▶ [Exercise details] Render the lines as a Markdown table with the columns "Row" and "Line," starting at the line that contains "What is the distance that" and ending at the last line, both included. Skip blank lines and leave the pictures out.

Data items:
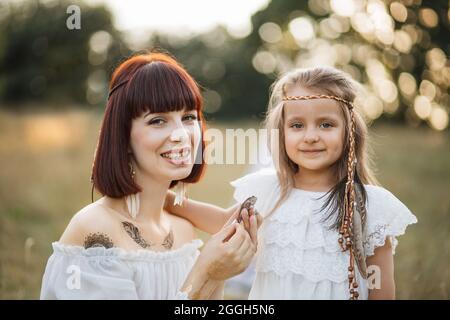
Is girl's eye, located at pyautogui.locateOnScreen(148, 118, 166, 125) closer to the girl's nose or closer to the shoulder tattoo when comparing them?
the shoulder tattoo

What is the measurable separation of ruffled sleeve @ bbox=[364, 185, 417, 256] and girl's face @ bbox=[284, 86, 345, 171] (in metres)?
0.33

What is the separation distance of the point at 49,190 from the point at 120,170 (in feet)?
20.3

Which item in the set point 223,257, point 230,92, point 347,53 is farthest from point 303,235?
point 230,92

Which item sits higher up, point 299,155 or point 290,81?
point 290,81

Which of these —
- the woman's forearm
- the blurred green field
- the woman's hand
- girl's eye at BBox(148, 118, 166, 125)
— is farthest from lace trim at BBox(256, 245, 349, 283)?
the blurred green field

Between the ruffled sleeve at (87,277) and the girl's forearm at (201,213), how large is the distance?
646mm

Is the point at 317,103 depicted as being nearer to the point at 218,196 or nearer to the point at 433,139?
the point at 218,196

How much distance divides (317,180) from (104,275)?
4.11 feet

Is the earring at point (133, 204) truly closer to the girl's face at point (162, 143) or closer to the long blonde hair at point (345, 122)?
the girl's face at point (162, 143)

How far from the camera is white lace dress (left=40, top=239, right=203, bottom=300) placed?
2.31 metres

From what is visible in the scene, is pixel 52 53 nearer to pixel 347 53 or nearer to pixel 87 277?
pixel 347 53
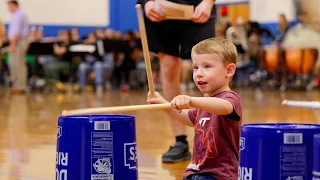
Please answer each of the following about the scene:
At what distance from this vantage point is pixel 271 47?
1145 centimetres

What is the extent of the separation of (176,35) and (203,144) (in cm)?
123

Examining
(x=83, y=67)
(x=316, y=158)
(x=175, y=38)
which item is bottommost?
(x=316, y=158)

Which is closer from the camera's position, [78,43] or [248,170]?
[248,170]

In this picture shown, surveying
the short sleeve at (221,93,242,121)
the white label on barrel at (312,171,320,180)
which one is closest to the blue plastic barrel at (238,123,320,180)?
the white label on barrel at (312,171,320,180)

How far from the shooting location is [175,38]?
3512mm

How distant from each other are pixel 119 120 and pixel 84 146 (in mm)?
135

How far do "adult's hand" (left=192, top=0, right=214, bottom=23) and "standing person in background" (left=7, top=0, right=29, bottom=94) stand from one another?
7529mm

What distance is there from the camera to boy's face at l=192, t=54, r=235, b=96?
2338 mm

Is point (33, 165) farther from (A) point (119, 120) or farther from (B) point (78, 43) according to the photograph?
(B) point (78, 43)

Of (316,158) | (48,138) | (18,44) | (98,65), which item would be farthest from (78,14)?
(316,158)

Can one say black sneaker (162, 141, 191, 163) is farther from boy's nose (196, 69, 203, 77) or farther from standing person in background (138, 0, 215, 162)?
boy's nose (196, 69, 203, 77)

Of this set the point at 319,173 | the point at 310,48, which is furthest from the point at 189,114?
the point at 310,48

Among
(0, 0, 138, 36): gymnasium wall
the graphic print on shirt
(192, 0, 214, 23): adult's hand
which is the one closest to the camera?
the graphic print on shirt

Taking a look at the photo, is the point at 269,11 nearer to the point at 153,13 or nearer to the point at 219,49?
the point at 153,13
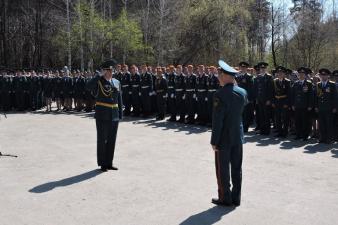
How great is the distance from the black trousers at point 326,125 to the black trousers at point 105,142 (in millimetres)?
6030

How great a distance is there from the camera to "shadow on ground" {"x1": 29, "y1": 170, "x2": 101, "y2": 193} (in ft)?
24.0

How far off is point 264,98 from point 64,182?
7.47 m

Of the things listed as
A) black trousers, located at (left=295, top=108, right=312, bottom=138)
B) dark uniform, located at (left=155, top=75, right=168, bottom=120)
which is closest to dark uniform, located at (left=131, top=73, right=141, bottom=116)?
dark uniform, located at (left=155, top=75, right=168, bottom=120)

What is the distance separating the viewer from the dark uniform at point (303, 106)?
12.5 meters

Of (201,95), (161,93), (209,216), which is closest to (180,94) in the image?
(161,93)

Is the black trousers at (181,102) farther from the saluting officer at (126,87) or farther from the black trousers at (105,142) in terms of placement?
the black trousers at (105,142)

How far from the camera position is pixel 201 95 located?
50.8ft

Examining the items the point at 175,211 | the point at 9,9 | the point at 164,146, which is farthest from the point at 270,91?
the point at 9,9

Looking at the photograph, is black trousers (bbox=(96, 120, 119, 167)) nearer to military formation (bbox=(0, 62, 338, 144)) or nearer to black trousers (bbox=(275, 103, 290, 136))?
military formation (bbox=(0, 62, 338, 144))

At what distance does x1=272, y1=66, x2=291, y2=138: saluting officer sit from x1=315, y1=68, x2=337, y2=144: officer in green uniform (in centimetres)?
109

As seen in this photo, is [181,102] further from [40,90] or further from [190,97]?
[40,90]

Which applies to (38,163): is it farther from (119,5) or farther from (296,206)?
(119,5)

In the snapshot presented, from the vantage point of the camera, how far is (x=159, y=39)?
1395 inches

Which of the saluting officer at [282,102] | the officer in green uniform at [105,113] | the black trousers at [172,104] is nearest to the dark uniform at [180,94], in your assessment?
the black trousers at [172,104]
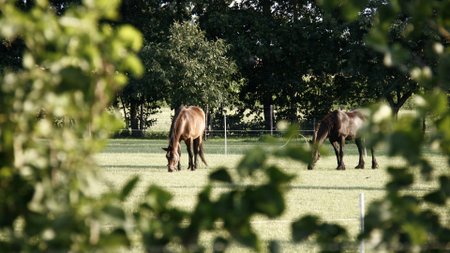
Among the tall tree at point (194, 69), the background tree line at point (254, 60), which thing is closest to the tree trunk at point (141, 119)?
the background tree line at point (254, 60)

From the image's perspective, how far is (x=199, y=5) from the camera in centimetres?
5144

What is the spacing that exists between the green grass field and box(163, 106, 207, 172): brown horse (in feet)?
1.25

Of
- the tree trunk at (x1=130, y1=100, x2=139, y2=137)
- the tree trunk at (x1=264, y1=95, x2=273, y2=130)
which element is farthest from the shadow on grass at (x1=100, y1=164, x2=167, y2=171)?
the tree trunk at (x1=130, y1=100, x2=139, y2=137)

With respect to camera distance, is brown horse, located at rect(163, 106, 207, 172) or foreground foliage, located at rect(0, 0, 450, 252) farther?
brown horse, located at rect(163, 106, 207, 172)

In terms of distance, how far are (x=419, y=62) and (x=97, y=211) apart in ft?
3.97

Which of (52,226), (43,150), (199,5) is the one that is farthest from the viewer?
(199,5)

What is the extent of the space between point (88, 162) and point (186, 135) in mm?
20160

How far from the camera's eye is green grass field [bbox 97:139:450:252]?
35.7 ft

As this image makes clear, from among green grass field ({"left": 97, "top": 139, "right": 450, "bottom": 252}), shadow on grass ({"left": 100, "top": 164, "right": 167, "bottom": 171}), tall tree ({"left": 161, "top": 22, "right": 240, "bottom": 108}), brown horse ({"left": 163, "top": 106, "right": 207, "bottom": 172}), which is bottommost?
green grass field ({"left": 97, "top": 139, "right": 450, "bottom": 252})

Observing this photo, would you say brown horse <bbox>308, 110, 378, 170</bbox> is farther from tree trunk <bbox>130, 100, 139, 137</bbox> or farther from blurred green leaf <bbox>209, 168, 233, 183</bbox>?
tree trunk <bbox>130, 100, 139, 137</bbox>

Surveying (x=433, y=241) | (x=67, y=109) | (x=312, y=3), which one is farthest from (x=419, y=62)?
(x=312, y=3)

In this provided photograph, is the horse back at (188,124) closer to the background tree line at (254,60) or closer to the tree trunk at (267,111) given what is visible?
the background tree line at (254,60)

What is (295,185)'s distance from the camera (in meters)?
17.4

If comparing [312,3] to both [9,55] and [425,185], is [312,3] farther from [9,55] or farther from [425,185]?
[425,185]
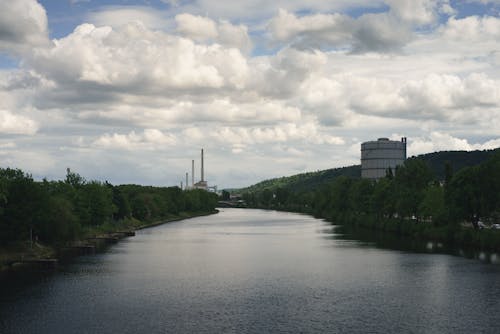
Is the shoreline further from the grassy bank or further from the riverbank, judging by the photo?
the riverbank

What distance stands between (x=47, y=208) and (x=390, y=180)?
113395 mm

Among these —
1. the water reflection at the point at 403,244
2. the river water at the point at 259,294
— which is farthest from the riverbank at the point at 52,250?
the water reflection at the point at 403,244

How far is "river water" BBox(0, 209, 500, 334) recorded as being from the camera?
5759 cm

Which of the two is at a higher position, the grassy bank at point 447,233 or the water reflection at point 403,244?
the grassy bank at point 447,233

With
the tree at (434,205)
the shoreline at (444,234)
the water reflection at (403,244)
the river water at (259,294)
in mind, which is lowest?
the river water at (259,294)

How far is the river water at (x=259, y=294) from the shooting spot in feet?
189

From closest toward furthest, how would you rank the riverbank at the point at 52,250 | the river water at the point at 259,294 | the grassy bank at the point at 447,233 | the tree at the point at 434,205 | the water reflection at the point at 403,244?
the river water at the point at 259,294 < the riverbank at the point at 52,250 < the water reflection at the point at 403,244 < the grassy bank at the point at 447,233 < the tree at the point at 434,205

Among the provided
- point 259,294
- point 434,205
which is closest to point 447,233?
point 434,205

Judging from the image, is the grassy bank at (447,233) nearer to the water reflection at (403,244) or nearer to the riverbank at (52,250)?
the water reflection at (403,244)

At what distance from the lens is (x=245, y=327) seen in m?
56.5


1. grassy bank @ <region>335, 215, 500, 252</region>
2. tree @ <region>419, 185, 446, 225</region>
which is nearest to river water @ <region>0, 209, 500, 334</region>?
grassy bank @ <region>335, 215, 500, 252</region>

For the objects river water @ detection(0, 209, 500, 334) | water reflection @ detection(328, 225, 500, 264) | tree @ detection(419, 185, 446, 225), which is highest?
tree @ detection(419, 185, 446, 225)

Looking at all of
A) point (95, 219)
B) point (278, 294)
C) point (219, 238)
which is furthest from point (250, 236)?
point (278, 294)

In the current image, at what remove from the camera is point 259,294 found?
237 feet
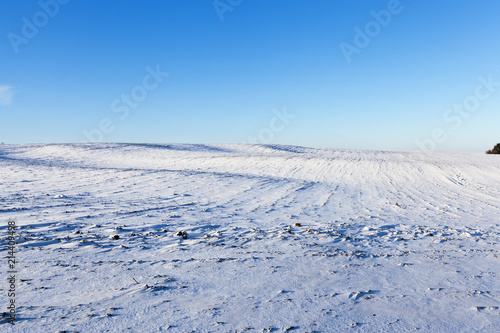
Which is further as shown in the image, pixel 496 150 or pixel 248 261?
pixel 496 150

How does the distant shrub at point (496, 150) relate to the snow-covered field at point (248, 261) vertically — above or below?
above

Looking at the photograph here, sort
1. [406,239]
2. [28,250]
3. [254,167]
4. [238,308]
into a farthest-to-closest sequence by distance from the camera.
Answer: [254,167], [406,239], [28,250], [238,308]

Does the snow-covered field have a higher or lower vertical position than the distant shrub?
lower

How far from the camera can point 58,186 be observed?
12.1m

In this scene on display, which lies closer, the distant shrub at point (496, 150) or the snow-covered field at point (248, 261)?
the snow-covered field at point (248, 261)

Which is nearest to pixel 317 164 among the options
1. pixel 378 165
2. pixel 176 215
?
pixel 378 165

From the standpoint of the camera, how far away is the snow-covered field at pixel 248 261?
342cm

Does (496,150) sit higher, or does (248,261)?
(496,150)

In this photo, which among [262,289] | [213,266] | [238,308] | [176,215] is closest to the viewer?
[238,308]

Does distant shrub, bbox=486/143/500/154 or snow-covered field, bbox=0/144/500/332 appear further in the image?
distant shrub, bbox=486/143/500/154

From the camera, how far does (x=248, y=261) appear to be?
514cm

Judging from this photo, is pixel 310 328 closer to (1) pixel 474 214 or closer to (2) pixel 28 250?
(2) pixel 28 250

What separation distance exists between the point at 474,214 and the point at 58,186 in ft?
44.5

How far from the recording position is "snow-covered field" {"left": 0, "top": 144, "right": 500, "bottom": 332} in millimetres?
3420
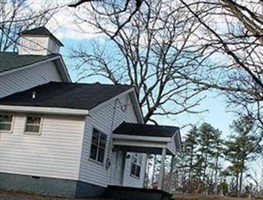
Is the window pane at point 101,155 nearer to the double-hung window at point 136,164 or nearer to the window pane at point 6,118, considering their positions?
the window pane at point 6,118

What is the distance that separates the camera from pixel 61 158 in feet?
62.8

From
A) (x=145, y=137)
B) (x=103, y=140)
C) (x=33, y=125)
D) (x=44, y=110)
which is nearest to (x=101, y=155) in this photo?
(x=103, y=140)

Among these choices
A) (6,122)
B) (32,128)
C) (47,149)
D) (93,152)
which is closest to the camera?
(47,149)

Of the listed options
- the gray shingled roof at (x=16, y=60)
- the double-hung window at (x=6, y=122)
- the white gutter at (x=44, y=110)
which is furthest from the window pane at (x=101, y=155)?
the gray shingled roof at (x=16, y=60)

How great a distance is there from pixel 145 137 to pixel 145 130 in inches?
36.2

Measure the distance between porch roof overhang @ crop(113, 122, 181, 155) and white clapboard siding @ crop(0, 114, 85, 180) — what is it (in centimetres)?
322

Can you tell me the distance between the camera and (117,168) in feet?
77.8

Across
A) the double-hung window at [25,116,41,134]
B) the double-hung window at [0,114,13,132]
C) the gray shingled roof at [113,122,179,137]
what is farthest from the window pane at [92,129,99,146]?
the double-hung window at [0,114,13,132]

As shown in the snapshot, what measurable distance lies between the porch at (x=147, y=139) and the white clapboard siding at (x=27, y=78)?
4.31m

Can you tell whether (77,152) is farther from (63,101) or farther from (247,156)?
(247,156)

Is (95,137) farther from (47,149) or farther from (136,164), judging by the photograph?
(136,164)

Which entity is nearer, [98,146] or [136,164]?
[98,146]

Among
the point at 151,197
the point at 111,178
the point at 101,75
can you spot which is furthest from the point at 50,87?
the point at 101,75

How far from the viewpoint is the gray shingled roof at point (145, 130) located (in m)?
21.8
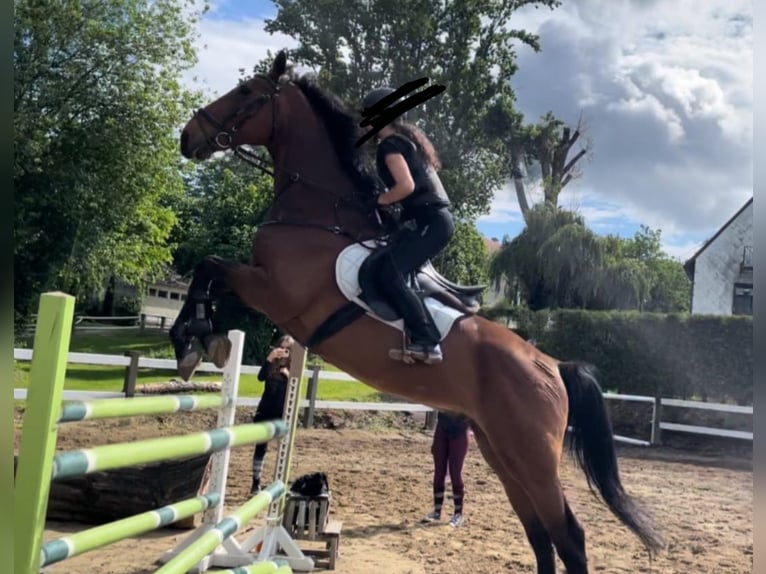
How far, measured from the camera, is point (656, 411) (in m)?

▶ [Exercise solution]
| Row | Line |
|---|---|
| 1 | What is the distance that separates the camera from pixel 61 158 in feet? |
| 2 | 62.8 |
| 3 | From |
| 4 | A) (x=145, y=137) |
| 5 | B) (x=103, y=140) |
| 6 | C) (x=33, y=125) |
| 7 | D) (x=44, y=110) |
| 8 | which is nearest to (x=101, y=155) in this photo? |
| 9 | (x=103, y=140) |
| 10 | Among these choices |
| 11 | A) (6,122) |
| 12 | B) (32,128) |
| 13 | C) (47,149) |
| 14 | D) (93,152) |
| 15 | which is closest to the camera? |
| 16 | (47,149) |
| 17 | Of the listed options |
| 18 | - the gray shingled roof at (x=16, y=60) |
| 19 | - the double-hung window at (x=6, y=122) |
| 20 | - the white gutter at (x=44, y=110) |
| 21 | which is furthest from the window pane at (x=101, y=155)? |
| 22 | the gray shingled roof at (x=16, y=60) |
| 23 | How great a distance is there from pixel 145 137 to pixel 145 130 in inches? |
| 24 | 36.2 |
| 25 | Measure the distance between porch roof overhang @ crop(113, 122, 181, 155) and white clapboard siding @ crop(0, 114, 85, 180) — what is it (in centimetres)? |
| 26 | 322 |
| 27 | Can you tell me the distance between the camera and (117,168) in feet? |
| 28 | 77.8 |
| 29 | Across |
| 30 | A) the double-hung window at [25,116,41,134] |
| 31 | B) the double-hung window at [0,114,13,132] |
| 32 | C) the gray shingled roof at [113,122,179,137] |
| 33 | what is farthest from the window pane at [92,129,99,146]? |
| 34 | the double-hung window at [0,114,13,132] |
| 35 | As shown in the snapshot, what measurable distance lies between the porch at (x=147, y=139) and the white clapboard siding at (x=27, y=78)? |
| 36 | 4.31m |
| 37 | Can you tell whether (77,152) is farther from (63,101) or farther from (247,156)? |
| 38 | (247,156) |
| 39 | Is (95,137) farther from (47,149) or farther from (136,164), judging by the photograph? |
| 40 | (136,164) |
| 41 | Which entity is nearer, [98,146] or [136,164]? |
| 42 | [98,146] |
| 43 | Among |
| 44 | the point at 151,197 |
| 45 | the point at 111,178 |
| 46 | the point at 101,75 |
| 47 | can you spot which is furthest from the point at 50,87? |
| 48 | the point at 101,75 |
| 49 | How far from the viewpoint is the gray shingled roof at point (145, 130) located (in m)? |
| 50 | 21.8 |
| 51 | How far, measured from the camera, is point (656, 411) (in m)? |